Real-time speech recognition shares a similar principle with file transcription but presents higher technical challenges. It requires:

  • Real-time Data Stream Processing: Continuously receiving audio data from the microphone.
  • Data Segmentation and Recognition: Dividing the continuous audio stream into smaller segments and transcribing them individually.
  • Result Integration and Error Correction: Combining the recognition results from various segments and performing error correction to enhance the final transcription accuracy. This often involves more complex algorithms to handle pauses, overlaps, and other speech characteristics.
  • Minimal Latency: Minimizing the delay from audio input to text output to ensure real-time responsiveness.

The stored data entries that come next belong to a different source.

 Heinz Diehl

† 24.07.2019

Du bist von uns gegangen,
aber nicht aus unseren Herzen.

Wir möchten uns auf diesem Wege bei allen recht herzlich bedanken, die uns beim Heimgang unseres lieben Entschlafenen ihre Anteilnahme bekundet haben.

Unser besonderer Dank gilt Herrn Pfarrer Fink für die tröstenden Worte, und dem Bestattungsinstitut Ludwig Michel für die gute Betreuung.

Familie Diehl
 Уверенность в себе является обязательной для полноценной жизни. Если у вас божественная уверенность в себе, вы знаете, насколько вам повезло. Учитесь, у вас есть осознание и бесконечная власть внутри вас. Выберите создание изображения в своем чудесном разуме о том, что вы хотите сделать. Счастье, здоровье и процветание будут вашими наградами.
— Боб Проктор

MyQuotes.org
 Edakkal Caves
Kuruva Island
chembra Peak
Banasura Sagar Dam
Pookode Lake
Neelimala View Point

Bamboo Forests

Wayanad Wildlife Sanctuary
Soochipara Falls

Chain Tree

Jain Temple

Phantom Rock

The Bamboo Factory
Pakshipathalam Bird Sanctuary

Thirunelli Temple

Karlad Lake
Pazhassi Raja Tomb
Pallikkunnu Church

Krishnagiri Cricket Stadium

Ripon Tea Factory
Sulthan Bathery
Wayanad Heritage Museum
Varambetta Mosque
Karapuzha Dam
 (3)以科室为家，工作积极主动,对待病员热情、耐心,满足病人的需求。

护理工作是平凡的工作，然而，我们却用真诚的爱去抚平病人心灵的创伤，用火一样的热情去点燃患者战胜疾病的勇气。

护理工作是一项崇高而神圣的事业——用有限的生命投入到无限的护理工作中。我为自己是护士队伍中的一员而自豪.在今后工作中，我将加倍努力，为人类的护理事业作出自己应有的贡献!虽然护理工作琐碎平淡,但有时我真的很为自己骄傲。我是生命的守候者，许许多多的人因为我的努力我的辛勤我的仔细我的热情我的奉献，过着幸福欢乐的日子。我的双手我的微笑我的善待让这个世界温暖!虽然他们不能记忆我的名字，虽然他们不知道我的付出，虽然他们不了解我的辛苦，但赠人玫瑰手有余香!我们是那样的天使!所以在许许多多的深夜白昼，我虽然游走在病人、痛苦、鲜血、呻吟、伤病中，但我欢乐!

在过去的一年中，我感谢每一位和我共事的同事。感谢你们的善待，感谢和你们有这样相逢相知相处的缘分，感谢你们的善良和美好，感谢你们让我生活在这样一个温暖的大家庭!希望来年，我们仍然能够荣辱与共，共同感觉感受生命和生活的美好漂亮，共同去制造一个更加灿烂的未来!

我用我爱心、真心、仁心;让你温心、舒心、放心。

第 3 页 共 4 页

Technical Principles and Usage Guide

image.png

  • Real-time Microphone Audio Recognition: Uses your microphone to record audio live and transcribes it in real-time.
  • Audio/Video File Speech Recognition: Supports uploading local audio or video files for transcription.

Technical Principles:

  1. Lightweight Speech Recognition Model (Vosk): To run within a browser environment, we adopted the compact Vosk speech recognition model. Although its accuracy is relatively lower, it effectively reduces resource consumption, ensuring smooth operation in the browser.

  2. Local Audio Processing (ffmpeg.wasm): Utilizes ffmpeg.wasm to process audio and video files and extract speech directly within the user's browser, eliminating the need to upload audio data to a server.

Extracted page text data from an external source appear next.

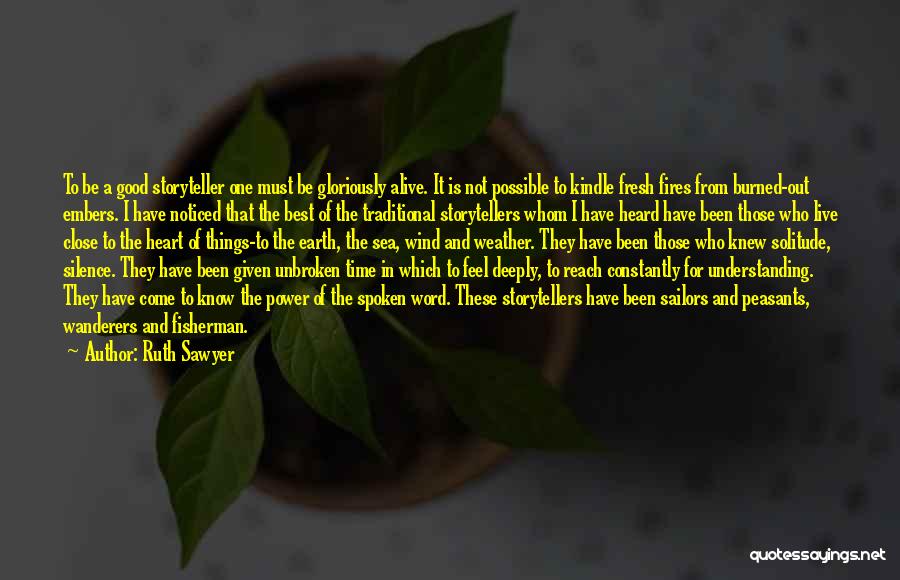 To be a good storyteller one must be gloriously alive. It is not possible to kindle fresh fires from burned-out embers. I have noticed that the best of the traditional storytellers whom I have heard have been those who live close to the heart of things-to the earth, the sea, wind and weather. They have been those who knew solitude, silence. They have been given unbroken time in which to feel deeply, to reach constantly for understanding. They have come to know the power of the spoken word. These storytellers have been sailors and peasants, wanderers and fisherman.

— Author: Ruth Sawyer

quotessayings.net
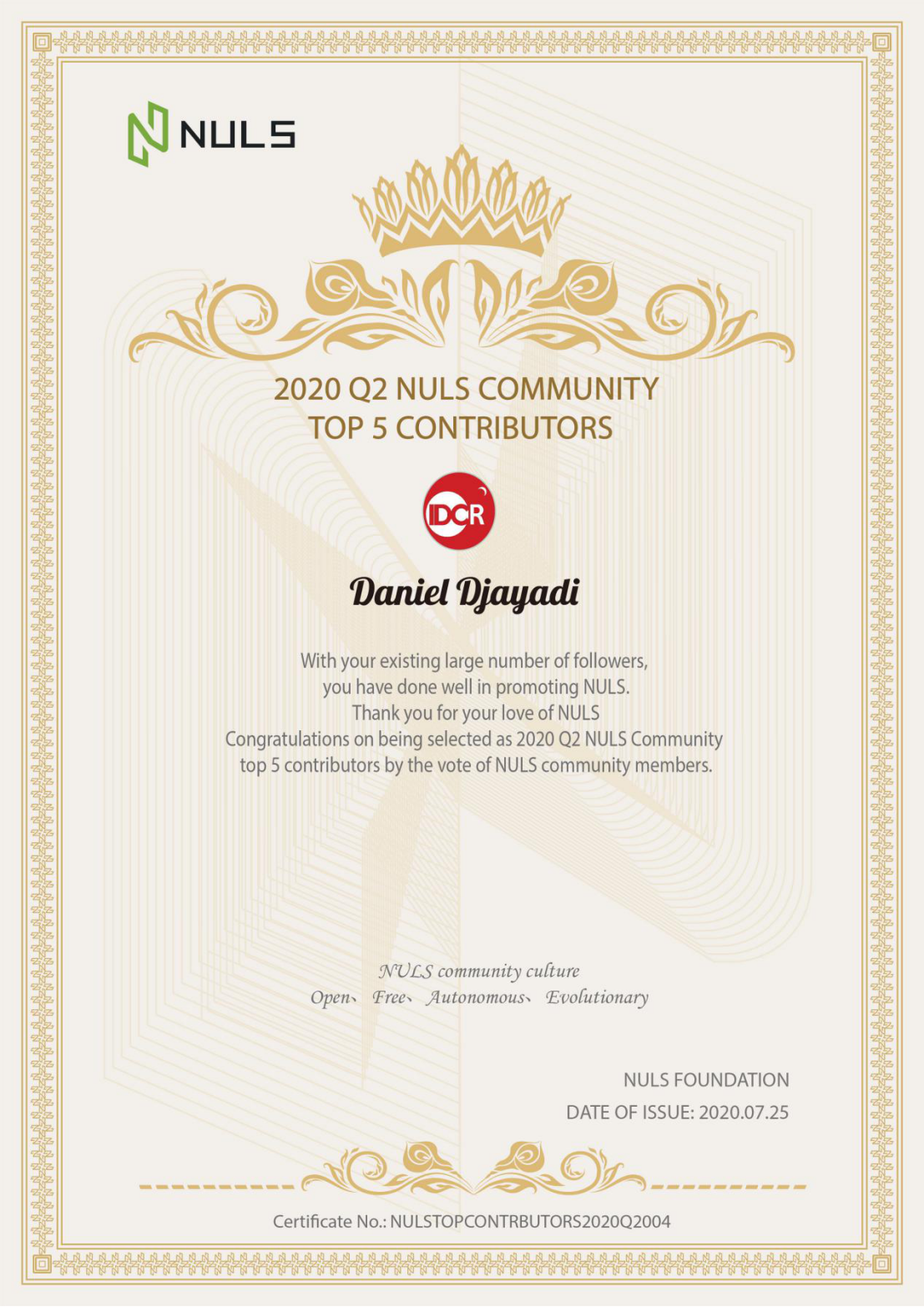 NULS

2020 Q2 NULS COMMUNITY
TOP 5 CONTRIBUTORS

IDCR

Daniel Djayadi

With your existing large number of followers, you have done well in promoting NULS. Thank you for your love of NULS Congratulations on being selected as 2020 Q2 NULS Community top 5 contributors by the vote of NULS community members.

NULS community culture
Open、 Free、 Autonomous、 Evolutionary

NULS FOUNDATION
DATE OF ISSUE: 2020.07.25

Certificate No.: NULSTOPCONTRBUTORS2020Q2004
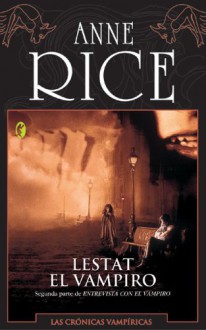 ANNE
RICE

LESTAT
EL VAMPIRO

Segunda parte de ENTREVISTA CON EL VAMPIRO

LAS CRÓNICAS VAMPÍRICAS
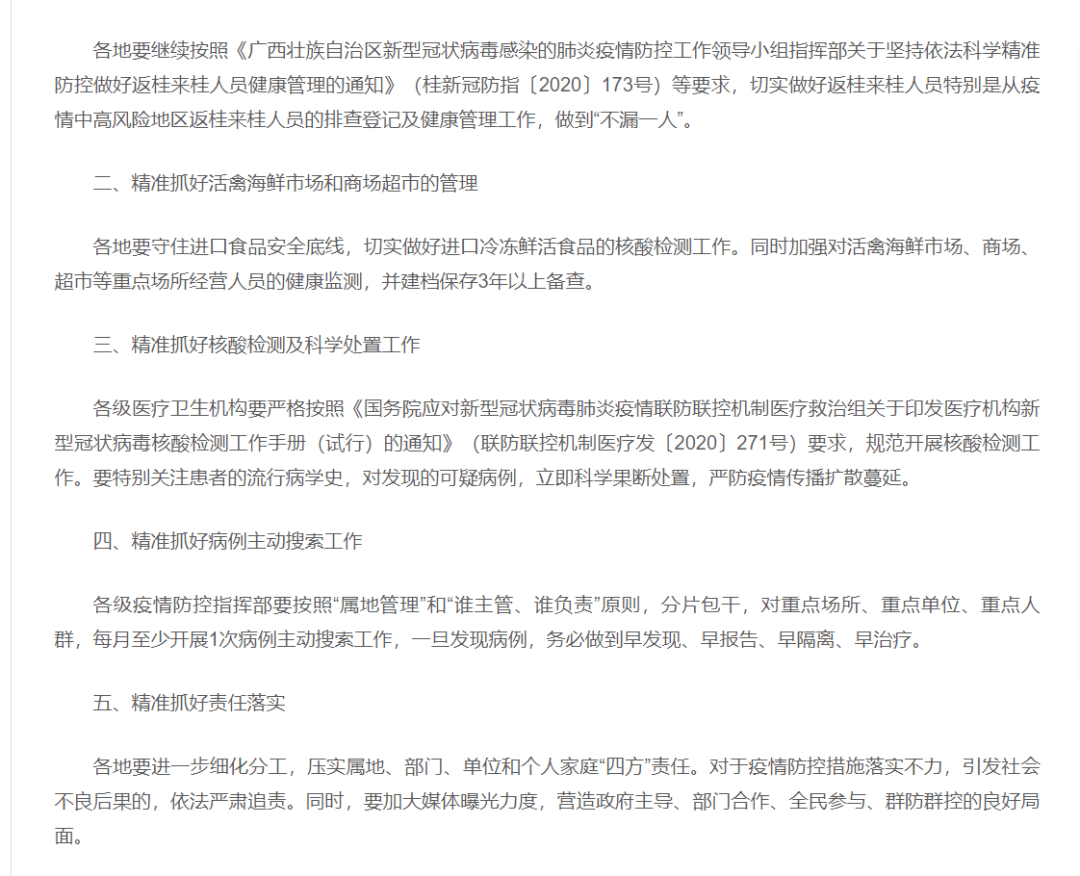 各地要继续按照《广西壮族自治区新型冠状病毒感染的肺炎疫情防控工作领导小组指挥部关于坚持依法科学精准防控做好返桂来桂人员健康管理的通知》（桂新冠防指〔2020〕173号）等要求，切实做好返桂来桂人员特别是从疫情中高风险地区返桂来桂人员的排查登记及健康管理工作，做到“不漏一人”。

二、精准抓好活禽海鲜市场和商场超市的管理

各地要守住进口食品安全底线，切实做好进口冷冻鲜活食品的核酸检测工作。同时加强对活禽海鲜市场、商场、超市等重点场所经营人员的健康监测，并建档保存3年以上备查。

三、精准抓好核酸检测及科学处置工作

各级医疗卫生机构要严格按照《国务院应对新型冠状病毒肺炎疫情联防联控机制医疗救治组关于印发医疗机构新型冠状病毒核酸检测工作手册（试行）的通知》（联防联控机制医疗发〔2020〕271号）要求，规范开展核酸检测工作。要特别关注患者的流行病学史，对发现的可疑病例，立即科学果断处置，严防疫情传播扩散蔓延。

四、精准抓好病例主动搜索工作

各级疫情防控指挥部要按照“属地管理”和“谁主管、谁负责”原则，分片包干，对重点场所、重点单位、重点人群，每月至少开展1次病例主动搜索工作，一旦发现病例，务必做到早发现、早报告、早隔离、早治疗。

五、精准抓好责任落实

各地要进一步细化分工，压实属地、部门、单位和个人家庭“四方”责任。对于疫情防控措施落实不力，引发社会不良后果的，依法严肃追责。同时，要加大媒体曝光力度，营造政府主导、部门合作、全民参与、群防群控的良好局面。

  3. Client-Side Model Loading: The speech recognition model is downloaded and runs in the browser's memory. This limits us to using smaller, less accurate models to prevent browser crashes. Even with powerful user computers, server bandwidth limitations currently prevent support for larger models.

How to Use

  1. Model Loading: Before use, please load the Chinese or English model as required.
  2. Microphone Recognition: Click the button in the left area to start real-time recording and recognition using your microphone. Recognition results will be displayed in the text box in real-time.
  3. File Recognition: In the right area, select a local audio or video file. The tool will process it locally using ffmpeg.wasm and perform speech recognition. The results will appear in the text box.
  4. Download Results: You can download the transcribed text as a TXT file.

Important Notes

  1. Mutually Exclusive Features: Real-time microphone recognition and file recognition features cannot be used simultaneously.
  2. Local Processing: Both the model and audio processing are performed locally in the user's browser.
  3. Language Support: Currently, only Chinese and English speech recognition are supported.
  4. Performance Limitations: Due to the use of a lightweight model, recognition accuracy may not be as high as with larger models.

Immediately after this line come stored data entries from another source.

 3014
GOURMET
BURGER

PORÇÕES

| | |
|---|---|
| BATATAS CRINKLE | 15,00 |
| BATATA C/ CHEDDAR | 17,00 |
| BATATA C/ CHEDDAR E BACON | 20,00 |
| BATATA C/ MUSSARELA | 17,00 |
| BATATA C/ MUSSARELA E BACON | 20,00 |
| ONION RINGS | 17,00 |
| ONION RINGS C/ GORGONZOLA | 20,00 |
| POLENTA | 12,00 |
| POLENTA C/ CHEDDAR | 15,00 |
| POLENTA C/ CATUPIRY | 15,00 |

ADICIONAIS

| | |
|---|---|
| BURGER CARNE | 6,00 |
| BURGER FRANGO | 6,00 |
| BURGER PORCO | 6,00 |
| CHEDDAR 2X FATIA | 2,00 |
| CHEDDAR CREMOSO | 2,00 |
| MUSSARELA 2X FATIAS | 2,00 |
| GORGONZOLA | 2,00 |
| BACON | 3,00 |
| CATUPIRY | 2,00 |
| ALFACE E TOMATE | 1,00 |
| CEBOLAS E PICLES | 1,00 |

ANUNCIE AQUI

Frequently Asked Questions

  • Q: What if the recognition accuracy is low? A: We use a lightweight model to ensure browser compatibility and running speed. If you require higher accuracy, we recommend downloading pyVideoTrans for local use with the large-v2 model.
  • Q: What languages are supported? A: Currently, only Chinese and English are supported.
  • Q: Why is it slow? A: This could be due to network conditions, browser performance, or insufficient computer resources.
  • Q: What is the maximum file size I can upload? A: File size is limited by browser memory and processing capabilities.